Ziegman wasn’t able to attend the graduation ceremony because she is student-teaching at a junior high school in Oswego, Ill. She credits the music department at BGSU for her quick placement as a student teacher.

“All of my professors were very supportive of what I wanted to do,” Ziegman said. “I think all of the students in the music building — that’s where I spent most of my time — they were all nice to be with and we all supported each other. 

“Being at Bowling Green has actually allowed me get to Traughber Junior High School in Oswego through its distance student teacher program, which is new for the music building in the last year. So, I am out here student-teaching in Illinois because I heard some really awesome things about how they structure their music programs.

Ziegman is specializing in teaching instrumental music to sixth, seventh and eighth graders while in Oswego, about an hour southwest of Chicago.

“After being at the junior high level this semester I think I’d really love to be a junior high teacher,” she said. “The sixth graders are really funny because they’re all wide-eyed, they’re in awe of junior high, and they’re still a little bit scared. And then you see the eighth graders and it’s like old hat, but their abilities have grown so much in three years.

Ziegman singled out Dr. Conor Nelson as a major influence during her time at Bowling Green.

“He was my flute instructor. I spent all four years every week seeing him for an hour working on flute lessons,” she said. “He was really quite a mentor to me and supported me and has helped me grow into who I am right now.

“The band methods classes I’ve taken and the classes I’ve taken with Dr. Nelson, they basically show you what you’re capable of and how you’re capable of achieving it through your own musical abilities, like your own performance. And then they show you what some of the best strategies to get your students to feel that same success. I think just learning to apply my experiences and take my experiences and use them to make myself a better teacher and provide my own students that insight that they might not have thought of yet.”

Flute is Ziegman’s primary instrument, but she is required to learn all of them for this teaching position. She’s been playing a lot of trombone while in Oswego and said she’s “pretty decent at the moment.

“Once you learn a woodwind instrument like flute, saxophone, or clarinet, those are very transferable and I think it’s very easy to move between those,” Ziegman said. “As soon as you learn a brass instrument — the trumpet, trombone, or baritone — all of that is very transferable to each other. Once you’ve learned a woodwind and a brass instrument, you’re doing pretty good.”

At Bowling Green, she took a string methods class for a semester in which she learned to play the violin, viola, cello and string bass. She also had some experience in high school playing percussion, which is coming in handy at the moment as she is teaching a sixth-grade percussion class.

And now that Ziegman has experienced teaching firsthand, she has found that she likes it as much as she does performing.
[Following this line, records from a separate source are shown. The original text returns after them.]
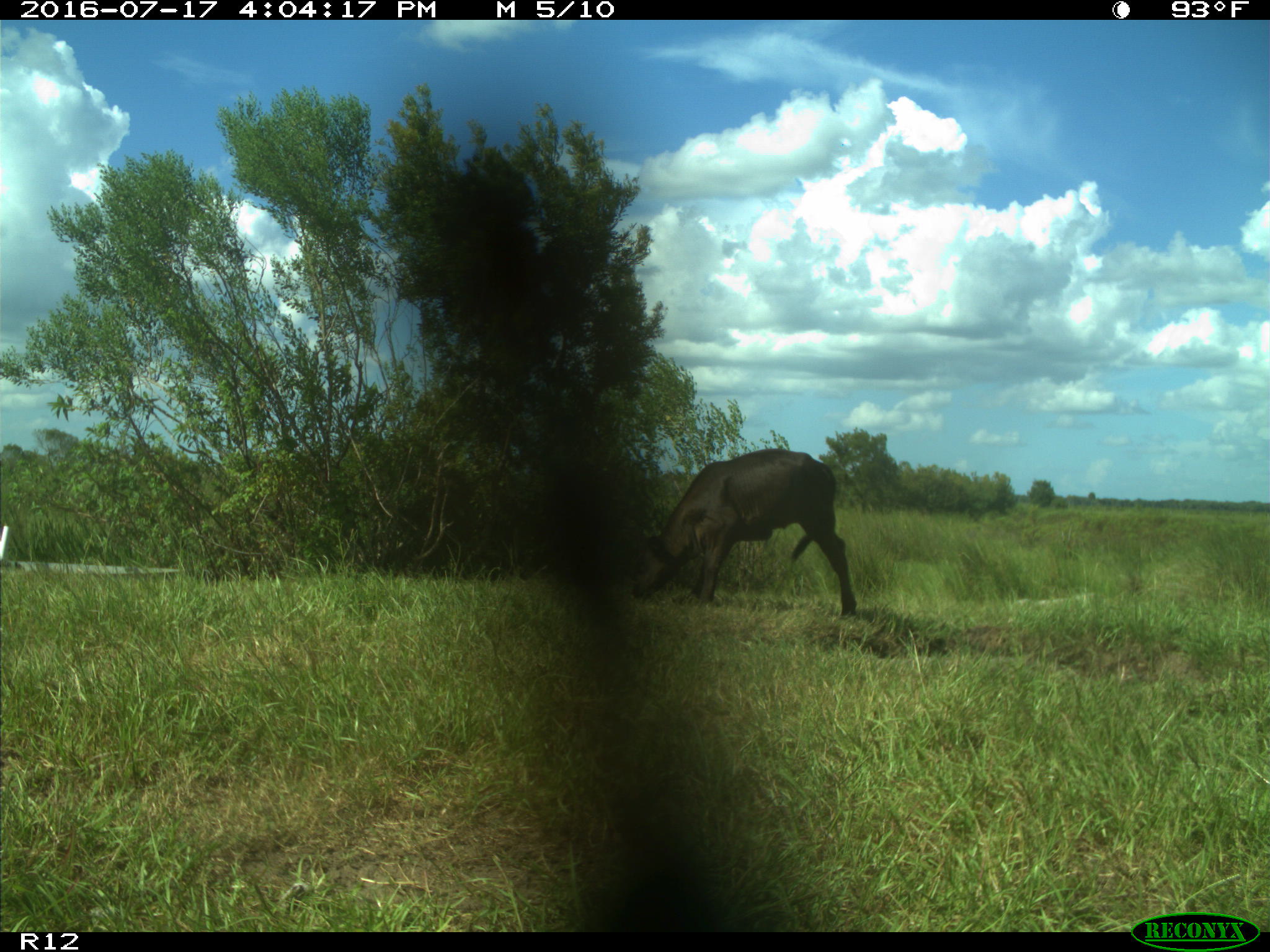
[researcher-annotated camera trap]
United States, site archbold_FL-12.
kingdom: Animalia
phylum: Chordata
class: Mammalia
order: Artiodactyla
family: Bovidae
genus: Bos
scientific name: Bos taurus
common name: domestic cow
“The kids are all really curious and they all want to know how everything works,” she said. “And it’s really awesome because I still get to play my flute and show them what it should sound like or a better way of fingering notes and such. It’s really the best of both worlds, I think. I get to see them conduct the music, which is beautiful to hear, and see the students be able to do it.” 

Ziegman plans on getting at least a master’s degree in administration in the near future because it can be useful in running a band program.  

“Most of the job as a band instructor takes place outside the classroom,” she said. “ You’ve got to organize rehearsals, communicate with parents, set up trips and order instruments."

But that’s down the road a little bit. For now, Ziegman is able to reflect a little on her time at Bowling Green. 

“I think the biggest thing I took away from BGSU was, you’ve got to shoot for the moon, and even if you don’t hit the moon, you’ll get farther than you would’ve thought.”